– Эйвер Дашер! – моментально раскусила меня Эммели. – Ты не
получишь итоговую «Б» пока не напишешь и не сдашь три эссе, плюс
испытательную филиппику или панегирик на тему по своему
усмотрению.
По ораторскому искусству не было экзаменов в конце учебного
года. Рейтинг выставлял препод по личному мнению, учитывая работы и
оценки за весь год. Так что для пересдачи несогласных с оценкой
начиналось «долгое глотание пыли» с запросом директору, созданием
комиссии. Филиппика – гневная речь, панегирик – восторженная.
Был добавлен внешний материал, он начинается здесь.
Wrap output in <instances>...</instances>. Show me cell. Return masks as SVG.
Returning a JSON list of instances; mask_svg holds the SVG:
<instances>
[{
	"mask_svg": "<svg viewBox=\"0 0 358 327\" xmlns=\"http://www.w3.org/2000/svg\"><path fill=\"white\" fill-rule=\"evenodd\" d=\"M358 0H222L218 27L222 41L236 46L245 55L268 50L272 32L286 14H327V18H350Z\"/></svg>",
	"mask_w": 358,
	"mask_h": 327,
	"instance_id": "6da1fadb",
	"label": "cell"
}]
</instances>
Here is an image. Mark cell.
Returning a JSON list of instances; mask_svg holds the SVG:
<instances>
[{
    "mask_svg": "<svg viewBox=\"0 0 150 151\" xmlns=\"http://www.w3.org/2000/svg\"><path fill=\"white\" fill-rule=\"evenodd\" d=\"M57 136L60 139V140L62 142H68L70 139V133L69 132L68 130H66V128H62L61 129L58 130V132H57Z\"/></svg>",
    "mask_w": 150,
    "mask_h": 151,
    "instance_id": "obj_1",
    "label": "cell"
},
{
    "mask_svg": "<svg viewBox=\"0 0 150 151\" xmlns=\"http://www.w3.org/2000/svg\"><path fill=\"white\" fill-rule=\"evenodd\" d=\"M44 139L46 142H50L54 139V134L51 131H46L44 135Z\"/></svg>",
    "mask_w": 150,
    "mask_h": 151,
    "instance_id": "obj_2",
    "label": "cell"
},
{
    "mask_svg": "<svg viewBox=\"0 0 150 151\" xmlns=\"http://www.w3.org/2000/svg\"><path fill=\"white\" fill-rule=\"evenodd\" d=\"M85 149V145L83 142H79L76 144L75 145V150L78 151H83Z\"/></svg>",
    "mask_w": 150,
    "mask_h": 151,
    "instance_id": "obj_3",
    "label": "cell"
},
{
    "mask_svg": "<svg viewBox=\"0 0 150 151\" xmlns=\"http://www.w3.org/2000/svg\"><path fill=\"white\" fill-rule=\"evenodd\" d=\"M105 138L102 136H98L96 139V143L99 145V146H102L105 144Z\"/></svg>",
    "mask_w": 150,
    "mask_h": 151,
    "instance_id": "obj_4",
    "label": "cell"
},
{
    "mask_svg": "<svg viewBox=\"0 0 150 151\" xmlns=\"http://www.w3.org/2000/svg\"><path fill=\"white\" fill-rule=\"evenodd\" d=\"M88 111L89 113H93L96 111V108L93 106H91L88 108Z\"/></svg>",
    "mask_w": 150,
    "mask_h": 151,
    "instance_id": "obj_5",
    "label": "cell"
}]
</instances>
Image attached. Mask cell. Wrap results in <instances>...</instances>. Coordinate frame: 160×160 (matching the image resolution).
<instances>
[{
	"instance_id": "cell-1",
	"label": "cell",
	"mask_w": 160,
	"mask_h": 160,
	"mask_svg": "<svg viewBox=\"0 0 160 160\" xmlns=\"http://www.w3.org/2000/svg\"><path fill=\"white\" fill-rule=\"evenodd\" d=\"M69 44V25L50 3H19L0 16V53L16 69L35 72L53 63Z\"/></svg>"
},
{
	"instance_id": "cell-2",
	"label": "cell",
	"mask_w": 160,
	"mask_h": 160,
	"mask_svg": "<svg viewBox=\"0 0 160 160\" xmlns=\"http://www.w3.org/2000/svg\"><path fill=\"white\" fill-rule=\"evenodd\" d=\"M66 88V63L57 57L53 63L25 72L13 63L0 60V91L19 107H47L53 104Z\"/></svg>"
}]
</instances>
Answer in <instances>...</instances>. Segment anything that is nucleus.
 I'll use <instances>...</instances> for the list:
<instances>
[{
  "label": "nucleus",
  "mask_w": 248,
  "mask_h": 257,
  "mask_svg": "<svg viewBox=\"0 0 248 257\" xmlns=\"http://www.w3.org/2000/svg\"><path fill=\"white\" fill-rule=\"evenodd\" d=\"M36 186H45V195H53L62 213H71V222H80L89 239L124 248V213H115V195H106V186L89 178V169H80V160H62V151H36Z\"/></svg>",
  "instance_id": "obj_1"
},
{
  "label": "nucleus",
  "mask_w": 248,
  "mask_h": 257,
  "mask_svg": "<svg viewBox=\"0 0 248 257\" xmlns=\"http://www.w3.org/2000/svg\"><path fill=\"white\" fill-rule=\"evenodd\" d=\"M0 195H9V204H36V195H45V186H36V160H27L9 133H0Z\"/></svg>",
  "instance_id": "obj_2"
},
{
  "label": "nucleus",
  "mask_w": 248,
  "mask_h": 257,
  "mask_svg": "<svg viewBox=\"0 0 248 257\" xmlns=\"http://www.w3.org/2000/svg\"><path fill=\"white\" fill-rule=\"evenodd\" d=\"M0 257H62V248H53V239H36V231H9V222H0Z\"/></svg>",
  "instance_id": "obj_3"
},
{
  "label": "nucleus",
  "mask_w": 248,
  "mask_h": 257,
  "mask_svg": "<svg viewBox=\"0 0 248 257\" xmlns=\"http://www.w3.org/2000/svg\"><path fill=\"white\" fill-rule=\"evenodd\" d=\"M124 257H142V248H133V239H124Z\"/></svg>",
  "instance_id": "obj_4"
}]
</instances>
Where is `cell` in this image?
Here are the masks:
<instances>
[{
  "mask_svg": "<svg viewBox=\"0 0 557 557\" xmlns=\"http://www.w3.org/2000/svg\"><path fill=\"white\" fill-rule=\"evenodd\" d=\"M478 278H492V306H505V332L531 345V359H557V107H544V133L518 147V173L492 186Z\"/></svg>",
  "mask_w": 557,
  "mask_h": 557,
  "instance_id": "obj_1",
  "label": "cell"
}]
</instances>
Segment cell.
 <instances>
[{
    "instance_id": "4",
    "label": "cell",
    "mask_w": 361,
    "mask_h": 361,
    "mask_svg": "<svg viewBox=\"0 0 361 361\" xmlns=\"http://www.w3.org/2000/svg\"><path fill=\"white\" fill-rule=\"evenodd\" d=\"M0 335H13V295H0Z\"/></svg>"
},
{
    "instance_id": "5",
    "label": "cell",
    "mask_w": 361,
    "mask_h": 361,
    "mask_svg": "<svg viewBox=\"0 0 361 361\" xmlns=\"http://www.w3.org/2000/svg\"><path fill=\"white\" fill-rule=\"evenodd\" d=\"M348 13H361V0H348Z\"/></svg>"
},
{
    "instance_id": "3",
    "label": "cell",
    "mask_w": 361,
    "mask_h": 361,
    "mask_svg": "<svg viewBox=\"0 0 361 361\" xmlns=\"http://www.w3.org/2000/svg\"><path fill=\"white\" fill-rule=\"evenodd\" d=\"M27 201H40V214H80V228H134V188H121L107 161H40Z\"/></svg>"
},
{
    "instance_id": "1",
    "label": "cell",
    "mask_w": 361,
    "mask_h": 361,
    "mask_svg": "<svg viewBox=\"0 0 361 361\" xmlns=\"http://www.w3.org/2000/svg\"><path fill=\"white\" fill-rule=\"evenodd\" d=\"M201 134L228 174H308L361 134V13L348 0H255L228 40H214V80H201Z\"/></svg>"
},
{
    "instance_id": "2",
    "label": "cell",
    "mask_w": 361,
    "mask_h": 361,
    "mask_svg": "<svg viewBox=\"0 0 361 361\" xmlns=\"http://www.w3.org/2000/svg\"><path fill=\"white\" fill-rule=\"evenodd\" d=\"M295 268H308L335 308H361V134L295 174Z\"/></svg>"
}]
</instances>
Список тем задавала преподавательница.
– Ах, мисс Панкхёрст. – вздохнул я под грузом учительских
принадлежностей. – Теперь мне страшно даже спросить вас об рейтинге
«А».
– Ха-ха-ха. – рассмеялась она звонким колокольчиком.
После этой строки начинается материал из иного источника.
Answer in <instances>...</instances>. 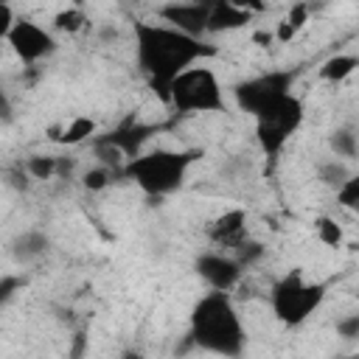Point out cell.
Segmentation results:
<instances>
[{
  "instance_id": "cell-13",
  "label": "cell",
  "mask_w": 359,
  "mask_h": 359,
  "mask_svg": "<svg viewBox=\"0 0 359 359\" xmlns=\"http://www.w3.org/2000/svg\"><path fill=\"white\" fill-rule=\"evenodd\" d=\"M244 224H247V213L241 208H233V210H224L213 227H210V238L216 244H238L244 238Z\"/></svg>"
},
{
  "instance_id": "cell-32",
  "label": "cell",
  "mask_w": 359,
  "mask_h": 359,
  "mask_svg": "<svg viewBox=\"0 0 359 359\" xmlns=\"http://www.w3.org/2000/svg\"><path fill=\"white\" fill-rule=\"evenodd\" d=\"M118 3H140V0H118Z\"/></svg>"
},
{
  "instance_id": "cell-1",
  "label": "cell",
  "mask_w": 359,
  "mask_h": 359,
  "mask_svg": "<svg viewBox=\"0 0 359 359\" xmlns=\"http://www.w3.org/2000/svg\"><path fill=\"white\" fill-rule=\"evenodd\" d=\"M132 36H135V62L140 73L149 79L151 90H157L163 98L168 93V84L185 67L213 53V48L205 39L188 36L163 20L160 22L137 20L132 28Z\"/></svg>"
},
{
  "instance_id": "cell-5",
  "label": "cell",
  "mask_w": 359,
  "mask_h": 359,
  "mask_svg": "<svg viewBox=\"0 0 359 359\" xmlns=\"http://www.w3.org/2000/svg\"><path fill=\"white\" fill-rule=\"evenodd\" d=\"M323 297H325V286L306 280L300 272H286L280 280H275V286L269 292L272 311L286 325L306 323L320 309Z\"/></svg>"
},
{
  "instance_id": "cell-12",
  "label": "cell",
  "mask_w": 359,
  "mask_h": 359,
  "mask_svg": "<svg viewBox=\"0 0 359 359\" xmlns=\"http://www.w3.org/2000/svg\"><path fill=\"white\" fill-rule=\"evenodd\" d=\"M250 11L233 6L230 0L224 3H213L210 6V14H208V34H222V31H236L241 25L250 22Z\"/></svg>"
},
{
  "instance_id": "cell-25",
  "label": "cell",
  "mask_w": 359,
  "mask_h": 359,
  "mask_svg": "<svg viewBox=\"0 0 359 359\" xmlns=\"http://www.w3.org/2000/svg\"><path fill=\"white\" fill-rule=\"evenodd\" d=\"M309 17H311V6H309L306 0H297V3L289 8V14H286V22H289L294 31H300V28L309 22Z\"/></svg>"
},
{
  "instance_id": "cell-24",
  "label": "cell",
  "mask_w": 359,
  "mask_h": 359,
  "mask_svg": "<svg viewBox=\"0 0 359 359\" xmlns=\"http://www.w3.org/2000/svg\"><path fill=\"white\" fill-rule=\"evenodd\" d=\"M337 337L345 342L359 339V314H345L337 320Z\"/></svg>"
},
{
  "instance_id": "cell-14",
  "label": "cell",
  "mask_w": 359,
  "mask_h": 359,
  "mask_svg": "<svg viewBox=\"0 0 359 359\" xmlns=\"http://www.w3.org/2000/svg\"><path fill=\"white\" fill-rule=\"evenodd\" d=\"M50 247V238L42 230H25L11 241V255L17 264H34L39 261Z\"/></svg>"
},
{
  "instance_id": "cell-10",
  "label": "cell",
  "mask_w": 359,
  "mask_h": 359,
  "mask_svg": "<svg viewBox=\"0 0 359 359\" xmlns=\"http://www.w3.org/2000/svg\"><path fill=\"white\" fill-rule=\"evenodd\" d=\"M244 266L230 252H202L196 258V275L213 292H230L241 280Z\"/></svg>"
},
{
  "instance_id": "cell-17",
  "label": "cell",
  "mask_w": 359,
  "mask_h": 359,
  "mask_svg": "<svg viewBox=\"0 0 359 359\" xmlns=\"http://www.w3.org/2000/svg\"><path fill=\"white\" fill-rule=\"evenodd\" d=\"M359 67V59L353 56V53H337V56H331V59H325L323 62V67H320V76L325 79V81H345L353 70Z\"/></svg>"
},
{
  "instance_id": "cell-7",
  "label": "cell",
  "mask_w": 359,
  "mask_h": 359,
  "mask_svg": "<svg viewBox=\"0 0 359 359\" xmlns=\"http://www.w3.org/2000/svg\"><path fill=\"white\" fill-rule=\"evenodd\" d=\"M294 70H266V73H258L252 79H244L233 87V98H236V107L247 115H258L264 107H269L272 101H278L280 95L292 93V84H294Z\"/></svg>"
},
{
  "instance_id": "cell-9",
  "label": "cell",
  "mask_w": 359,
  "mask_h": 359,
  "mask_svg": "<svg viewBox=\"0 0 359 359\" xmlns=\"http://www.w3.org/2000/svg\"><path fill=\"white\" fill-rule=\"evenodd\" d=\"M208 14H210V6L199 0H171L157 8V17L163 22H168L171 28L188 36H199V39L208 36Z\"/></svg>"
},
{
  "instance_id": "cell-2",
  "label": "cell",
  "mask_w": 359,
  "mask_h": 359,
  "mask_svg": "<svg viewBox=\"0 0 359 359\" xmlns=\"http://www.w3.org/2000/svg\"><path fill=\"white\" fill-rule=\"evenodd\" d=\"M188 339L194 348L216 356H238L244 351L247 334L238 317L230 292H208L191 311V331Z\"/></svg>"
},
{
  "instance_id": "cell-3",
  "label": "cell",
  "mask_w": 359,
  "mask_h": 359,
  "mask_svg": "<svg viewBox=\"0 0 359 359\" xmlns=\"http://www.w3.org/2000/svg\"><path fill=\"white\" fill-rule=\"evenodd\" d=\"M199 151H180V149H151V151H137L129 157L121 168L126 180H132L146 196L163 199L177 194L185 185L188 168Z\"/></svg>"
},
{
  "instance_id": "cell-4",
  "label": "cell",
  "mask_w": 359,
  "mask_h": 359,
  "mask_svg": "<svg viewBox=\"0 0 359 359\" xmlns=\"http://www.w3.org/2000/svg\"><path fill=\"white\" fill-rule=\"evenodd\" d=\"M165 101L185 115H196V112H224L227 101H224V87L219 81V76L205 67V65H191L185 67L165 93Z\"/></svg>"
},
{
  "instance_id": "cell-28",
  "label": "cell",
  "mask_w": 359,
  "mask_h": 359,
  "mask_svg": "<svg viewBox=\"0 0 359 359\" xmlns=\"http://www.w3.org/2000/svg\"><path fill=\"white\" fill-rule=\"evenodd\" d=\"M233 6H238V8H244V11H250V14H258V11H264L266 8V3L264 0H230Z\"/></svg>"
},
{
  "instance_id": "cell-27",
  "label": "cell",
  "mask_w": 359,
  "mask_h": 359,
  "mask_svg": "<svg viewBox=\"0 0 359 359\" xmlns=\"http://www.w3.org/2000/svg\"><path fill=\"white\" fill-rule=\"evenodd\" d=\"M14 22H17L14 8H11L8 3H3V0H0V39H6V36H8V31L14 28Z\"/></svg>"
},
{
  "instance_id": "cell-8",
  "label": "cell",
  "mask_w": 359,
  "mask_h": 359,
  "mask_svg": "<svg viewBox=\"0 0 359 359\" xmlns=\"http://www.w3.org/2000/svg\"><path fill=\"white\" fill-rule=\"evenodd\" d=\"M6 42L22 65H36L56 50V36L34 20H17L14 28L8 31Z\"/></svg>"
},
{
  "instance_id": "cell-15",
  "label": "cell",
  "mask_w": 359,
  "mask_h": 359,
  "mask_svg": "<svg viewBox=\"0 0 359 359\" xmlns=\"http://www.w3.org/2000/svg\"><path fill=\"white\" fill-rule=\"evenodd\" d=\"M95 132H98L95 118H90V115H76V118H70V121L65 123V129H62L53 140H59L62 146H79V143H84V140H93Z\"/></svg>"
},
{
  "instance_id": "cell-21",
  "label": "cell",
  "mask_w": 359,
  "mask_h": 359,
  "mask_svg": "<svg viewBox=\"0 0 359 359\" xmlns=\"http://www.w3.org/2000/svg\"><path fill=\"white\" fill-rule=\"evenodd\" d=\"M351 174H353V171H351V165H348L345 160H337V157L320 165V182H323V185H328V188H339Z\"/></svg>"
},
{
  "instance_id": "cell-34",
  "label": "cell",
  "mask_w": 359,
  "mask_h": 359,
  "mask_svg": "<svg viewBox=\"0 0 359 359\" xmlns=\"http://www.w3.org/2000/svg\"><path fill=\"white\" fill-rule=\"evenodd\" d=\"M0 171H3V168H0Z\"/></svg>"
},
{
  "instance_id": "cell-11",
  "label": "cell",
  "mask_w": 359,
  "mask_h": 359,
  "mask_svg": "<svg viewBox=\"0 0 359 359\" xmlns=\"http://www.w3.org/2000/svg\"><path fill=\"white\" fill-rule=\"evenodd\" d=\"M151 126H143V123H135V121H126V123H121L115 132H109V135H98V140H104V143H109V146H115L126 160L129 157H135L137 151H140V146L151 137Z\"/></svg>"
},
{
  "instance_id": "cell-16",
  "label": "cell",
  "mask_w": 359,
  "mask_h": 359,
  "mask_svg": "<svg viewBox=\"0 0 359 359\" xmlns=\"http://www.w3.org/2000/svg\"><path fill=\"white\" fill-rule=\"evenodd\" d=\"M328 149L337 160H345V163H353L356 154H359V137H356V129L353 126H337L331 135H328Z\"/></svg>"
},
{
  "instance_id": "cell-33",
  "label": "cell",
  "mask_w": 359,
  "mask_h": 359,
  "mask_svg": "<svg viewBox=\"0 0 359 359\" xmlns=\"http://www.w3.org/2000/svg\"><path fill=\"white\" fill-rule=\"evenodd\" d=\"M73 3H76V6H79V3H81V0H73Z\"/></svg>"
},
{
  "instance_id": "cell-18",
  "label": "cell",
  "mask_w": 359,
  "mask_h": 359,
  "mask_svg": "<svg viewBox=\"0 0 359 359\" xmlns=\"http://www.w3.org/2000/svg\"><path fill=\"white\" fill-rule=\"evenodd\" d=\"M25 174L31 180H53L59 174V157L53 154H34L25 160Z\"/></svg>"
},
{
  "instance_id": "cell-23",
  "label": "cell",
  "mask_w": 359,
  "mask_h": 359,
  "mask_svg": "<svg viewBox=\"0 0 359 359\" xmlns=\"http://www.w3.org/2000/svg\"><path fill=\"white\" fill-rule=\"evenodd\" d=\"M337 191V202L342 205V208H348V210H356L359 208V177L356 174H351L339 188H334Z\"/></svg>"
},
{
  "instance_id": "cell-31",
  "label": "cell",
  "mask_w": 359,
  "mask_h": 359,
  "mask_svg": "<svg viewBox=\"0 0 359 359\" xmlns=\"http://www.w3.org/2000/svg\"><path fill=\"white\" fill-rule=\"evenodd\" d=\"M199 3H208V6H213V3H224V0H199Z\"/></svg>"
},
{
  "instance_id": "cell-29",
  "label": "cell",
  "mask_w": 359,
  "mask_h": 359,
  "mask_svg": "<svg viewBox=\"0 0 359 359\" xmlns=\"http://www.w3.org/2000/svg\"><path fill=\"white\" fill-rule=\"evenodd\" d=\"M294 34H297V31H294V28H292V25H289L286 20H280V25H278V31H275L278 42H289V39H292Z\"/></svg>"
},
{
  "instance_id": "cell-6",
  "label": "cell",
  "mask_w": 359,
  "mask_h": 359,
  "mask_svg": "<svg viewBox=\"0 0 359 359\" xmlns=\"http://www.w3.org/2000/svg\"><path fill=\"white\" fill-rule=\"evenodd\" d=\"M300 123H303V101L294 93H286L269 107H264L255 115V135H258L261 151L266 157L280 154V149L297 132Z\"/></svg>"
},
{
  "instance_id": "cell-20",
  "label": "cell",
  "mask_w": 359,
  "mask_h": 359,
  "mask_svg": "<svg viewBox=\"0 0 359 359\" xmlns=\"http://www.w3.org/2000/svg\"><path fill=\"white\" fill-rule=\"evenodd\" d=\"M84 25H87V17H84V11H81L79 6H67V8H62V11L53 14V28H56V31L79 34Z\"/></svg>"
},
{
  "instance_id": "cell-30",
  "label": "cell",
  "mask_w": 359,
  "mask_h": 359,
  "mask_svg": "<svg viewBox=\"0 0 359 359\" xmlns=\"http://www.w3.org/2000/svg\"><path fill=\"white\" fill-rule=\"evenodd\" d=\"M8 115H11V104H8L6 93L0 90V118H8Z\"/></svg>"
},
{
  "instance_id": "cell-19",
  "label": "cell",
  "mask_w": 359,
  "mask_h": 359,
  "mask_svg": "<svg viewBox=\"0 0 359 359\" xmlns=\"http://www.w3.org/2000/svg\"><path fill=\"white\" fill-rule=\"evenodd\" d=\"M314 233L325 247H339L345 241V230L334 216H317L314 219Z\"/></svg>"
},
{
  "instance_id": "cell-26",
  "label": "cell",
  "mask_w": 359,
  "mask_h": 359,
  "mask_svg": "<svg viewBox=\"0 0 359 359\" xmlns=\"http://www.w3.org/2000/svg\"><path fill=\"white\" fill-rule=\"evenodd\" d=\"M20 289H22V278L20 275H3L0 278V306H6Z\"/></svg>"
},
{
  "instance_id": "cell-22",
  "label": "cell",
  "mask_w": 359,
  "mask_h": 359,
  "mask_svg": "<svg viewBox=\"0 0 359 359\" xmlns=\"http://www.w3.org/2000/svg\"><path fill=\"white\" fill-rule=\"evenodd\" d=\"M115 177H118V171H115V168L95 163L93 168H87V171L81 174V185H84L87 191H104L107 185H112V180H115Z\"/></svg>"
}]
</instances>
Тут я почувствовал в воздухе некоторое напряжение. Потом
разглядел за стопкой тетрадок, возвышавшихся выше моего носа,
Глэдис со свитой. Картина Джошуа Рейнольдса, холст, масло:
«Королева жужжа, осматривает свои владения и казнит всяких
беззаботных тлей.»
– Этот молодой человек смеет вам мешать, Эммели? – угрожающе
спросила школьный препостор у преподши.
Она могла так запросто спросить. Панкхёрст репетиторствовала до
гимназии на дому у Глэдис: сначала обучала нашу принцессу, теперь
её младшего брата. Глэдис даже пару раз вела занятия за Панкхёрст.
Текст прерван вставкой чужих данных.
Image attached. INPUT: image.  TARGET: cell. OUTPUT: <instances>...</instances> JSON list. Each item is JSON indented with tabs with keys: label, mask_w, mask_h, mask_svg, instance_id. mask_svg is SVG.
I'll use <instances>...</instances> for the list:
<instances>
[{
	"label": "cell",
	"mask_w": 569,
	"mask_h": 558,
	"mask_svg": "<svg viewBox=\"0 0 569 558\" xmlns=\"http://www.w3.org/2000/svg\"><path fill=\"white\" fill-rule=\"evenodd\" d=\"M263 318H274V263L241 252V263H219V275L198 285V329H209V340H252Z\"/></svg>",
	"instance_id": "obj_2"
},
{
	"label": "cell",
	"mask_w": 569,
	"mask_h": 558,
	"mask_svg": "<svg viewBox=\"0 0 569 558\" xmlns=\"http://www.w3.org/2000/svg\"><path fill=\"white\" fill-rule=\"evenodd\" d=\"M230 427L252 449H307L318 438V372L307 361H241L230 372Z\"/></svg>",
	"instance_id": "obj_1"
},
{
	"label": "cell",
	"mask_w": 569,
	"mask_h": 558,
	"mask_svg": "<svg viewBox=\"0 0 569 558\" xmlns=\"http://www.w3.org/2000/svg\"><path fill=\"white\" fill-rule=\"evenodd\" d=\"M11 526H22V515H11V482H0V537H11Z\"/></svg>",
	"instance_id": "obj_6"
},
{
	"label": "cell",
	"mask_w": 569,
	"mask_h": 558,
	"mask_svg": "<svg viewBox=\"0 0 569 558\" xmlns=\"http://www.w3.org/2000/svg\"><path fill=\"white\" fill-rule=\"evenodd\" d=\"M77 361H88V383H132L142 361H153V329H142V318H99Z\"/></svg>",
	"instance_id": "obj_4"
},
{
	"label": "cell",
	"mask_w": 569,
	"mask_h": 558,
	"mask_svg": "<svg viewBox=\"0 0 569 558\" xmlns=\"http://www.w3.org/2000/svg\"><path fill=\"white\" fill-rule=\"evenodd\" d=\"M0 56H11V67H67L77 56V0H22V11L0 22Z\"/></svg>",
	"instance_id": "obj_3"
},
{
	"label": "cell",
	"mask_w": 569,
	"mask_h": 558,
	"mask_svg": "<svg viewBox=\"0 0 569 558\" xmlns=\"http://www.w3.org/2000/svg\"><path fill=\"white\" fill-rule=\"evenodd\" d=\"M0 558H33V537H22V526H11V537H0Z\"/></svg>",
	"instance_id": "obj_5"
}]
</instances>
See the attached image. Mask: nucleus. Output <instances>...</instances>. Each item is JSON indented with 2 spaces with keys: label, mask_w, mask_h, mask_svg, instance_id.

Да кто бы сомневался в её способностях.
– Миледи Глэдис, – обратился ласково к ней. – Не далее, чем как
вчера, я переродился цельной личностью. Осознал себя кирпичиком
грандиозной империи. Творческой глиной, из которого история может
вылепить великого деятеля. Все мои чаяния связаны с работой над
собой в этом направлении. Прошу вас дать мне наставление!
Хотелось бросить тетрадки вместе с тубусом, расставить ноги
пошире, ударить кулаком в раскрытую ладонь и вскричать громко
«Оссссс!». Но боюсь такой перфоманс никто не поймет.
Эммели Панкхёрст, прекратив смеяться, даже с каким-то неверием
посмотрела на меня.
– Дикция «В», логика «Д», артистизм «А» – оценила хмуро Глэдис.
– Продолжай заниматься.
И гордо упорхнула прочь.
– Для начала, Эйв, переделай свою работу по речи Робеспьера по
отмене смертной казни. –Эммели Панкхёрст была более конкретна. –
Что за невнятный лепет про софистику и популизм? Да все знают, что
через полтора года Робеспьер оправдывал убийц «врагов свободы». Мы
же не о личных качествах этого деятеля рассуждаем. С трудом
поставила «В», только за знание истории.